The idea that OE “hwearfiað” suggests circling in dance-like fashion over the consecration comes from Thomas D. Hill,  “The Eucharistic Dance of the Angels: 1 Cnut, IV, 1-2.” [5] Thanks, Tom!

So this is how what I am transcribing from Aldred and reading in contemporary scholarship ends up intersecting in what I am writing, and how I am more self-consciously wrestling with language.  Suggestions more than welcome!


[1]  BT defines slihtan as “to smite or slay,” and cites as origin O. H. German slahton; however, the only example is Matt. 4:9 in the Lindisfarne Gospels where Aldred offers it as an alternative gloss of Lat cadens (falling down): ðu fallas ¬ slæhtas. This is odd for a verse in which Satan tempts Jesus by saying he will give all the kingdoms of the world if he will “fall down and adore me.”  Aldred reads cadens as second person you, and equates sliht with falling down (feallan is the verb used in the other Gospel translations, including the MacRegol gloss).  The OE noun sliht is more common especially in compounds across the corpus of Old English, most commonly mansliht and wælsliht, murderer. The use of -slæht- with an æ is less frequent, and half are from the Gospel glosses of Aldred or MacRegol. Slihtan may be related to OE slitan, to slit, tear, rend, cleave, etc.  Aldred uses -slitan in Durham AIV. 19 to gloss Lat discordare (slitendum, fol. 81rb13);Lat. rumpere (geslita, fol. 86ra14); andLat. disrumpere (toslito, fol. 1r10) or Lat. lacerare (tosliteno, fol. 17v10).See also BT slaga

[2] Sara María Pons Sanz, Analysis of the Scandinavian Loanwords in the Aldredian Glosses to the Lindisfarne Gospels (Valencia: Lengua Inglesa, Universitat de Valencia, 2000), 4.3.3.4, pp. 111-12, citing Björkman and Ross about the disyllabic <a> where <æ> is expected before “h” and the absence of a final “n” in the infinitive. See LG Matt 1:6 marginal note (David ofslaa Uriah), Mark 14:1 (the religious leaders looking to kill, occiderent glossed of-slogon ¬ hia mæhton of-slaa, Jesus) and 14:65 (Jesus beaten by the soldiers, caedere glossed with geslaa ¬ geðearsca); Luke 12:45 (parable of bad servant strking others, percutere glossed miððy slaa) and 22:49 (disciples asking at Jesus’ arrest if they should strike with a sword, percutimus glossed woe gealas ¬ huoeðer moto we geslaa); the latter three are also in MacRegol.  Later in life, in his gloss to DAIV19, Aldred uses -slæð glossing occidere (fall, die, kill, slay, knock down) and percutere (strike down, kill).
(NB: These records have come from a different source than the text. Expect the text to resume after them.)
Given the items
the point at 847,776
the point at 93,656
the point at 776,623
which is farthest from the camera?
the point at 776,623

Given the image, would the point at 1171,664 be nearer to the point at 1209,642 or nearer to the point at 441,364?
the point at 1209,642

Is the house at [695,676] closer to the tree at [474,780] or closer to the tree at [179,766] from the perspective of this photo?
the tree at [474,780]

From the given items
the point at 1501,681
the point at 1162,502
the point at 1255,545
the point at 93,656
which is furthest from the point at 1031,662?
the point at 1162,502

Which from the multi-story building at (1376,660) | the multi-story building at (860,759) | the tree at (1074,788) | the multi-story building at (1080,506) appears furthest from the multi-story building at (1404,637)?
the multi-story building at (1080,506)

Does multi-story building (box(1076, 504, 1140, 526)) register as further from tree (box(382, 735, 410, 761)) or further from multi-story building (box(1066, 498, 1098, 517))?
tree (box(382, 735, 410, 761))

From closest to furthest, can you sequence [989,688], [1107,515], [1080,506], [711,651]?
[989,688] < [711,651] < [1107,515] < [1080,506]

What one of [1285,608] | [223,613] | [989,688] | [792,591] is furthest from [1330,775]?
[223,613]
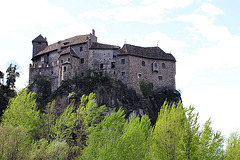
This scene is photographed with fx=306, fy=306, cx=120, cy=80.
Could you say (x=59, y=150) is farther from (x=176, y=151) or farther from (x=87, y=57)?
(x=87, y=57)

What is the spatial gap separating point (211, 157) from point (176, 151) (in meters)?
2.93

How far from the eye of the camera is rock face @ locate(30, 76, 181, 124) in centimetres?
5209

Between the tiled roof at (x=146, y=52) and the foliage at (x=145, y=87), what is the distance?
212 inches

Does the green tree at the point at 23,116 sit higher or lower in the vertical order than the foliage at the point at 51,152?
higher

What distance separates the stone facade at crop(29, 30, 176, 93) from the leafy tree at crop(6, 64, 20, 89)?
4.42m

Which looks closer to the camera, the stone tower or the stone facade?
the stone facade

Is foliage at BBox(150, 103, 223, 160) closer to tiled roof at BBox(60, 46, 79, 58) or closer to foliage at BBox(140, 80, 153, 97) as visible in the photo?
foliage at BBox(140, 80, 153, 97)

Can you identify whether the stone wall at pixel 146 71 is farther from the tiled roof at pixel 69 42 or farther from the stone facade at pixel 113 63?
the tiled roof at pixel 69 42

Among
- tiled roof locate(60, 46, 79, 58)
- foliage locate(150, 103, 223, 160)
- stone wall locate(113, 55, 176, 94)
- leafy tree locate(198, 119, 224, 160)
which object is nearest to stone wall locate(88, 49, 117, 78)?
stone wall locate(113, 55, 176, 94)

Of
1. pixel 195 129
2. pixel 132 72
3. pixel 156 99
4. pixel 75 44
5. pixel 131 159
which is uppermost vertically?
pixel 75 44

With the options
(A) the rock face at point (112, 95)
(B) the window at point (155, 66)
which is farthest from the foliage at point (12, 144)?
(B) the window at point (155, 66)

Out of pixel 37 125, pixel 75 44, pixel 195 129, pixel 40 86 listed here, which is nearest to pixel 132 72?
pixel 75 44

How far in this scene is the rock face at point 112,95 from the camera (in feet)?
171

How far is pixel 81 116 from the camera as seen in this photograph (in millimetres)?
38375
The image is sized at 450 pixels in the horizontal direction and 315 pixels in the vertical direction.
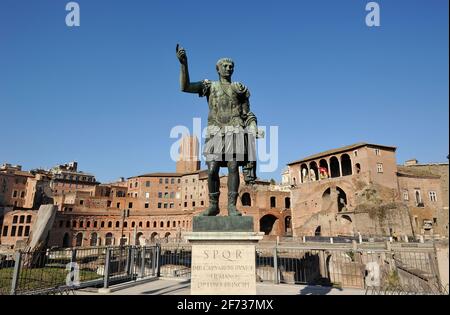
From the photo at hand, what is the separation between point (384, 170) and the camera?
45094mm

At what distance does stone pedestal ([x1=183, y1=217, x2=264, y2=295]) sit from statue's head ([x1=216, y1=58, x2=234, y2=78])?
2.94 metres

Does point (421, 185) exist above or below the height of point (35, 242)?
above

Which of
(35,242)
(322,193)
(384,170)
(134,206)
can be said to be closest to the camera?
(35,242)

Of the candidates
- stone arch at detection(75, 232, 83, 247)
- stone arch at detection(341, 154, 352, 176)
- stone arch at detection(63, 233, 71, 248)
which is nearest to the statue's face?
stone arch at detection(341, 154, 352, 176)

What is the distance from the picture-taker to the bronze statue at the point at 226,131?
18.0 ft

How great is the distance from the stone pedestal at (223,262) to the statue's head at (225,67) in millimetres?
2943

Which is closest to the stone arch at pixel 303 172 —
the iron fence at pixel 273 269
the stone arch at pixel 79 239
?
the iron fence at pixel 273 269

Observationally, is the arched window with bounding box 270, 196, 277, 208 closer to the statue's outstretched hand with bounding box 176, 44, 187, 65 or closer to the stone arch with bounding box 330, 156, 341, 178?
the stone arch with bounding box 330, 156, 341, 178

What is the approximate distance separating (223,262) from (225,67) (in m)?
3.51

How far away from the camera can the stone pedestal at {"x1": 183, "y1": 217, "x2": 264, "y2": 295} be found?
15.4 ft

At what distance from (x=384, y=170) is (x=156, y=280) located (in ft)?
142

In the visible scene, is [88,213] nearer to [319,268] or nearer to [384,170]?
[319,268]

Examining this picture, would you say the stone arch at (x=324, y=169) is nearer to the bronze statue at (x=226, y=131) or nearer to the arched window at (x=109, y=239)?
the arched window at (x=109, y=239)

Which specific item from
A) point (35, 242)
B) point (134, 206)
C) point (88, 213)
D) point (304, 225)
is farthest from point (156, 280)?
point (134, 206)
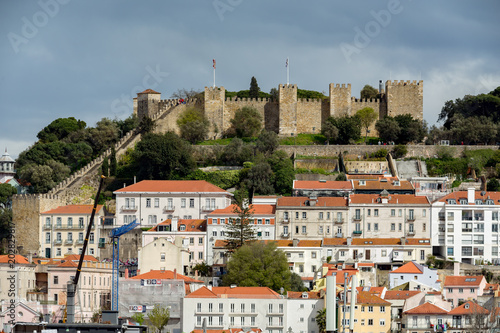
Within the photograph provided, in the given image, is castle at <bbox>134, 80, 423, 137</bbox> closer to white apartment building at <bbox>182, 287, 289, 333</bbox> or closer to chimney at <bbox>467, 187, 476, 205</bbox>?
chimney at <bbox>467, 187, 476, 205</bbox>

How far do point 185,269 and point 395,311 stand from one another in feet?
48.5

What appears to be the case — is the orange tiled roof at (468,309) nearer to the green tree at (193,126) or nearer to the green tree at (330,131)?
the green tree at (330,131)

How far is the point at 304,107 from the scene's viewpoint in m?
94.5

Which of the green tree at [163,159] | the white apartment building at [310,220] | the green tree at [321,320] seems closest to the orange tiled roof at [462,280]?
the white apartment building at [310,220]

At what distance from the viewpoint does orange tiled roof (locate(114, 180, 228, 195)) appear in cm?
7344

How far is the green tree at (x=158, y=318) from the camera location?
56156mm

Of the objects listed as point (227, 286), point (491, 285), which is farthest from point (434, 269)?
point (227, 286)

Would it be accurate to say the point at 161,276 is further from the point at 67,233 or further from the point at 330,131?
the point at 330,131

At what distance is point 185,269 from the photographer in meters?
66.2

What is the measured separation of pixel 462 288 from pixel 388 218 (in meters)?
9.08

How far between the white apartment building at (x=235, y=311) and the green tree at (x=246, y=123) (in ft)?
116

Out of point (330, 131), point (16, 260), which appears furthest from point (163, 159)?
point (16, 260)

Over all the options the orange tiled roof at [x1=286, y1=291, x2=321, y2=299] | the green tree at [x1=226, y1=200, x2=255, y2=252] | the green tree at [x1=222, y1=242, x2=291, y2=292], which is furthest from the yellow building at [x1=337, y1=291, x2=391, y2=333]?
the green tree at [x1=226, y1=200, x2=255, y2=252]

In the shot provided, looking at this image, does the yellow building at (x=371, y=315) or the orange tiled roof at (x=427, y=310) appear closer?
the yellow building at (x=371, y=315)
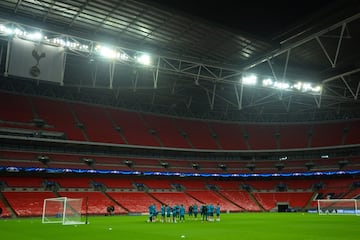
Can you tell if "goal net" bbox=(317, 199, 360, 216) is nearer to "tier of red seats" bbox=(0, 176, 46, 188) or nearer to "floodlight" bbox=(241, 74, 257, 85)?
"floodlight" bbox=(241, 74, 257, 85)

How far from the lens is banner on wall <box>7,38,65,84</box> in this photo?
23.5 meters

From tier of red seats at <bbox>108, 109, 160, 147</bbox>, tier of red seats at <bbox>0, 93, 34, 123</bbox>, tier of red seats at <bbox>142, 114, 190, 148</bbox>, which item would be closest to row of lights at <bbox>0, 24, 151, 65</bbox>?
tier of red seats at <bbox>0, 93, 34, 123</bbox>

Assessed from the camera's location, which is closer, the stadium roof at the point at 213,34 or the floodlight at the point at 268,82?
the stadium roof at the point at 213,34

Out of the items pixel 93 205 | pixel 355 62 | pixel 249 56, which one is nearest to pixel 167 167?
Answer: pixel 93 205

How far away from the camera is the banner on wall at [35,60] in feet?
77.2

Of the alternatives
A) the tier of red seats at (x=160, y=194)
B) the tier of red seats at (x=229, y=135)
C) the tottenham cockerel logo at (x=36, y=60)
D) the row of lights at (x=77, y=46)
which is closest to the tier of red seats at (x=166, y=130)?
the tier of red seats at (x=160, y=194)

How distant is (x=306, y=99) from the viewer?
164 feet

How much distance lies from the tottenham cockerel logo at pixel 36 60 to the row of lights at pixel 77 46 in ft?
2.86

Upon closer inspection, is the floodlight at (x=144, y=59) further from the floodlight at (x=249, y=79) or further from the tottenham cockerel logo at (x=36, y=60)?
the floodlight at (x=249, y=79)

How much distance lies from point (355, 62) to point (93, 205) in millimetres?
30833

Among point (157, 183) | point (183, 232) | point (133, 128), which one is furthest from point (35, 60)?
point (157, 183)

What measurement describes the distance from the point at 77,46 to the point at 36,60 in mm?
3538

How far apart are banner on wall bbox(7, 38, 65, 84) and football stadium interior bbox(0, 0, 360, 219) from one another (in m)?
0.08

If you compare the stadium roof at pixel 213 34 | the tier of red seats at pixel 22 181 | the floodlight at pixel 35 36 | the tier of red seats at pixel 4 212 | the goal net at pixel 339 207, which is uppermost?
the stadium roof at pixel 213 34
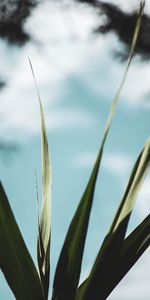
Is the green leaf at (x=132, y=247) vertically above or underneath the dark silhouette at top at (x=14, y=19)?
underneath

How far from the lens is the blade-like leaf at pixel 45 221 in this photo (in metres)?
0.63

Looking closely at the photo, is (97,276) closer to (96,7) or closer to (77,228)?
(77,228)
[4] Beowulf: An Illustrated Edition, trans. Seamus Heaney (New York: Norton, 2008), pp. xx-xxi.

[5] In Lindy Brady, ed., Old English Tradition: Essays in Honor of J. R. Hall (Tempe: ACMRS, 2021), pp. 135-41, at p. 137.



Responses

  1. The OED cites early Old Norse *slahtr as the original etymon of modern English slaughter. The asterisk means it is a hypothetical form. As you will have read in Pons-Sanz medial h had disappeared by the 6th century, so that by the Viking period the Old Norse form was slátr. This, however, is a noun originally meaning butcher’s meat. In “I have seen men slaughter…” slaughter is a verb. The Old Norse verb derived from slátr is slátra, which would fit quite nicely into an Old Northumbrian English sentence. I rather like the idea of a primarily Celtic language speaker contributing to the cross-fertilisation of Norse and English, although it is not quite clear to me which of the Celtic languages Owun’s first language was. Was it Gaelic (Goidelic branch) or was it Cumbric (Brittonic branch)?

  2. Thanks, James. I wrote this section of dialogue a while ago and then tried to recall my thought processes for this post. I may have had in mind “the slaughter of the innocents”. The speaker is Owun, a Northumbrian like Aldred–he is the Owun from Harewood who glossed the MacRegol Gospels along with the Mercian Farman. Owun’s work essentially copied Aldred’s in the Lindisfarne Gospels, so I have a chapter set in 952 explaining how that took place (and they become friends).
    The Gaelic speaker in this section is Owain, who would be speaking Cumbric. However, your point about a Celtic language speaker introducing a Norse word into English fits neatly with my efforts to replicate the kind of translingual environment of the era, albeit imperfectly.